LABOUR'S finance spokesman is facing questions after accepting money from a "charity" meant to promote relations between Scotland and Pakistan which is being investigated by watchdogs.

Eastwood MSP Ken Macintosh took £1625 from the Scottish Asian Pakistan (SAP) Foundation in December, as a candidate for the Labour leadership.

Although the SAP Foundation is a limited company, its articles of association say it is a "charity" whose aims include relieving poverty, advancing education and health, promoting community cohesion, and providing advice and support for the Asian and Pakistani communities.

However both the Office of the Scottish Charity Regulator (OSCR) and the UK Charities Commission say they have never received an application from the SAP Foundation to be registered as a charity.

OSCR is now checking on the Foundation under its "Inquiry and Intervention policy".

Even if the SAP Foundation were a registered charity, both OSCR and the Charities Commission say charities must not make political donations, to parties or to individual candidates, and must remain independent of party politics. The SAP Foundation's president is Labour activist Amer Masood, the general secretary of Edinburgh Labour's Community Cohesion Taskforce. The SAP Foundation and the Labour Taskforce have the same phone number.

The SNP have urged Macintosh to return the money.

According to the Electoral Commission's records, Macintosh, 50, received the £1625 on December 4, the same day he attended a dinner held by the SAP Foundation at an Edinburgh restaurant.

Photographs on the SAP Foundation's Facebook site show he was accompanied by his campaign manager, Michael McMahon, MSP for Uddingston and Bellshill.

Two days later McMahon addressed an anti-Nato protest by the SAP Foundation outside Holyrood.

The £1625 was formally accepted by Macintosh on December 19 – two days after Johann Lamont won the party leadership – and reported to the electoral watchdog on January 13 this year.

The money, the sole registered donation given to Macintosh as a leadership candidate, was attributed to the SAP Foundation in its form as a limited company rather than a charity, or to its individual members.

According to Companies House, the SAP Foundation was incorporated in May last year by Masood, 42, Masood Malik, 73, a veteran community campaigner in Edinburgh, and Hassan Shah Bukhari, a 52-year-old businessman in the capital.

It is based at a business centre in Edinburgh's Morningside and has yet to publish any accounts.

Despite being a new body, the Foundation has made connections with a number of politicians. It was involved in a cross-party reception at Holyrood last November to mark the festival of Eid, attended by LibDem leader Willie Rennie and Labour MSP Hanzala Malik. Tory MSP Murdo Fraser is an honorary patron.

Justice Secretary Kenny MacAskill also met the Foundation in November, in the same restaurant Macintosh attended, but a source close to MacAskill said there was "never any question" of fundraising.

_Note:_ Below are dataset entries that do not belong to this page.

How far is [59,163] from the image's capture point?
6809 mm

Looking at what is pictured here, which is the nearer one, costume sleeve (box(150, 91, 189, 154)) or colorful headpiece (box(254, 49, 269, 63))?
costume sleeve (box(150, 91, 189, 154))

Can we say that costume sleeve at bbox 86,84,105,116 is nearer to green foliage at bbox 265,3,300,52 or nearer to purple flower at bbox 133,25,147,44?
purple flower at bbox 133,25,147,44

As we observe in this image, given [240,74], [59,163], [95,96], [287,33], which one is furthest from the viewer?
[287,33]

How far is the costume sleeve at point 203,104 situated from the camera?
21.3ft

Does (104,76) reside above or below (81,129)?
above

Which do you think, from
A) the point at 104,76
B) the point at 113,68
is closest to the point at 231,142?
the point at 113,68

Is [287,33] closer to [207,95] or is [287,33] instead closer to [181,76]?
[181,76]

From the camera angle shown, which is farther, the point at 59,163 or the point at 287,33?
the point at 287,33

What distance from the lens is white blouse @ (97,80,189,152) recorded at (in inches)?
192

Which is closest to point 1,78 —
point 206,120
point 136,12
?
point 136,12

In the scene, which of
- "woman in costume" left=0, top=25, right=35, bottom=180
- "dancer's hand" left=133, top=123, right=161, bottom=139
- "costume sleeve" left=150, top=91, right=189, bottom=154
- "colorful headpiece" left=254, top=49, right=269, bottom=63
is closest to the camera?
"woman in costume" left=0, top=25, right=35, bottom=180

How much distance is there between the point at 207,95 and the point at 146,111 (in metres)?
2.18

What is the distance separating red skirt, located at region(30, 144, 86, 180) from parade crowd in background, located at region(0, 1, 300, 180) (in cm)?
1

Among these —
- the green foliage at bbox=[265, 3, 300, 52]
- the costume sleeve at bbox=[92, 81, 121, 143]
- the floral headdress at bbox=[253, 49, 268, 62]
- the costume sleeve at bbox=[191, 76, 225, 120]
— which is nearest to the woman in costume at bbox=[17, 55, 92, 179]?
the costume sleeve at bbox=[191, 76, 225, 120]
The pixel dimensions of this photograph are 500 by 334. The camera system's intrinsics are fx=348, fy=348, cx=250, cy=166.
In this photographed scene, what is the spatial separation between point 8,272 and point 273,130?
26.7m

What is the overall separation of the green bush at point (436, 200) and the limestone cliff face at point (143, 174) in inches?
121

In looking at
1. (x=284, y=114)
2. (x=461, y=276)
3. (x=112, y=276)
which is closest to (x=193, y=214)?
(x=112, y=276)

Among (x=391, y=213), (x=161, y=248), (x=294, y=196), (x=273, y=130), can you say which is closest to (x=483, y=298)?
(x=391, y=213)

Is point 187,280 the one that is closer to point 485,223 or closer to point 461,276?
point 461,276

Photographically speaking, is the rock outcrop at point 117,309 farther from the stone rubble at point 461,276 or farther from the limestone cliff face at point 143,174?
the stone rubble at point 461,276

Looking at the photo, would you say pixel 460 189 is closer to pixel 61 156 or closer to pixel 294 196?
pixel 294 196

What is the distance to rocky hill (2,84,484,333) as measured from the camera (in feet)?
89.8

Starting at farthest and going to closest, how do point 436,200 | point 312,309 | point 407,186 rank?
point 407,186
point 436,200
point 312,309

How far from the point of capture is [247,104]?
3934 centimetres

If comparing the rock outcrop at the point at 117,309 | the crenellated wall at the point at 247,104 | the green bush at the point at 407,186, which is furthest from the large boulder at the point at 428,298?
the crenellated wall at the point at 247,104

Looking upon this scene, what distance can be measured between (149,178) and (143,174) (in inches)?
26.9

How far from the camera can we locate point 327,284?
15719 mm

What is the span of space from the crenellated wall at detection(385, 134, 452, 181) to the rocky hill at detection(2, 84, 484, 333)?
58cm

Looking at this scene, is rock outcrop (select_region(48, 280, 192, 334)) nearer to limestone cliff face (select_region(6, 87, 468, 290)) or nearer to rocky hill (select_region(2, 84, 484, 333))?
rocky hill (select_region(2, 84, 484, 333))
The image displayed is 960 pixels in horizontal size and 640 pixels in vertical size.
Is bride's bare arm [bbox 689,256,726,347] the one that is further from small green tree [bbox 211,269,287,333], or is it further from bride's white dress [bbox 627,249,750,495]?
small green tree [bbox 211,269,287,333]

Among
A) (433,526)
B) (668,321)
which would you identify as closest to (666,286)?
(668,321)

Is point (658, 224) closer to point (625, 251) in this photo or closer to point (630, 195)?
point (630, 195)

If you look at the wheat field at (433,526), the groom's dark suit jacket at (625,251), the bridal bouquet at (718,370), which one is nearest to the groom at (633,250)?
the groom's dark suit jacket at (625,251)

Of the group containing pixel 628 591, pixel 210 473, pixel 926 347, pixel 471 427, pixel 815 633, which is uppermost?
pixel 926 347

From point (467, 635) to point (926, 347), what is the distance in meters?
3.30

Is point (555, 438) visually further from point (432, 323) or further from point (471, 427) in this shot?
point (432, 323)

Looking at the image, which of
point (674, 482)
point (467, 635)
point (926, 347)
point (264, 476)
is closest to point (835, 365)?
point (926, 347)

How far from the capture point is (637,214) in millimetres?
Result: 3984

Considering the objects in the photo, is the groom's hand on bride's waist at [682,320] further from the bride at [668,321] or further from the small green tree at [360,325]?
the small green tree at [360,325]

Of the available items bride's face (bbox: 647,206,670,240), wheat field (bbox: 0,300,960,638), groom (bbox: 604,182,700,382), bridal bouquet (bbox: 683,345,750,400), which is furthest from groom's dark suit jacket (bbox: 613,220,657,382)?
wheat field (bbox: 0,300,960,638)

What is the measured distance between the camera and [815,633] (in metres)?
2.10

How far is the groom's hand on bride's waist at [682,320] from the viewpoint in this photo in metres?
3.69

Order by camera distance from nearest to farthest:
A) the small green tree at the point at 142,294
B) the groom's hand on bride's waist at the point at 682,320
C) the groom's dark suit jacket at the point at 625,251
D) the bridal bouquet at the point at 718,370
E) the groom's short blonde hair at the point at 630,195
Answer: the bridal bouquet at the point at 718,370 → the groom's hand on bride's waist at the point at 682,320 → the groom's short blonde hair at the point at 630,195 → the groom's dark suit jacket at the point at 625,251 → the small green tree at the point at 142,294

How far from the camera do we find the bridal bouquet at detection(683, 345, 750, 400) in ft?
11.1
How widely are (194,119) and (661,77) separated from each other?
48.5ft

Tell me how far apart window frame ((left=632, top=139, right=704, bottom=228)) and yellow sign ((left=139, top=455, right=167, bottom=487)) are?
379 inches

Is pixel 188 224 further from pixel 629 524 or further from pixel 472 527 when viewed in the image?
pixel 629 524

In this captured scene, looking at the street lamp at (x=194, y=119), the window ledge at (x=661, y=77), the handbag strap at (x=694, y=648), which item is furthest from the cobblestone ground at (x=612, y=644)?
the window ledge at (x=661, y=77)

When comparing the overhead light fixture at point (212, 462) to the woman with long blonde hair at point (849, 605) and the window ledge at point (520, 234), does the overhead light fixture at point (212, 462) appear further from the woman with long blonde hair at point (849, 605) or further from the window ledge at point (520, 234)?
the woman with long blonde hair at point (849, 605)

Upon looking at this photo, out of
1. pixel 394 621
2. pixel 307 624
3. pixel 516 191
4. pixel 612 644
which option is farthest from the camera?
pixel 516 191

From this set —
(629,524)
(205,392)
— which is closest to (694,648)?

Despite Macintosh reporting that the money came from the Foundation as a limited company, Bukhari, its finance secretary, said the cash was raised from individuals at the December dinner. "We raised it from the people attending," he said.

Asked if people knew they were contributing to Macintosh personally, he said: "Yes, most likely that's why they gave it to him."

Asked about the Foundation's articles calling it a charity, he said: "Oh my. I didn't realise that. I have to look into it." He denied there was anything untoward.

Masood did not return the Sunday Herald's call.

Macintosh said he understood the Foundation was a charity, and gave the money as a company.

"They promote good relations between Pakistan and Scotland. That's what they say they're about. That's what they do. It was a very up-front donation. We had a dinner. We got together specifically to raise money for my campaign. It could not have been more straightforward."

Asked how giving money to his campaign would advance relations between Pakistan and Scotland, he said: "That's a question for them."

An SNP spokesman said: "This was a serious error of judgment by Ken Macintosh in taking a political donation from a charitable body. As it appears to have come from a non-permissable source, he should return the money immediately."

An OSCR spokesman said: "I can confirm that we do not have an application for charitable status for this body [the Scottish Asian Pakistan Foundation] and it is not a recognised Scottish charity.

"We are currently looking at whether there are issues of representation in their Memoranda and Articles of Association, in line with our Inquiry and Intervention policy.

"It is a breach of the legislation for a body to hold itself out as a charity if it is not on the Scottish Charity Register. OSCR has powers to act in these circumstances."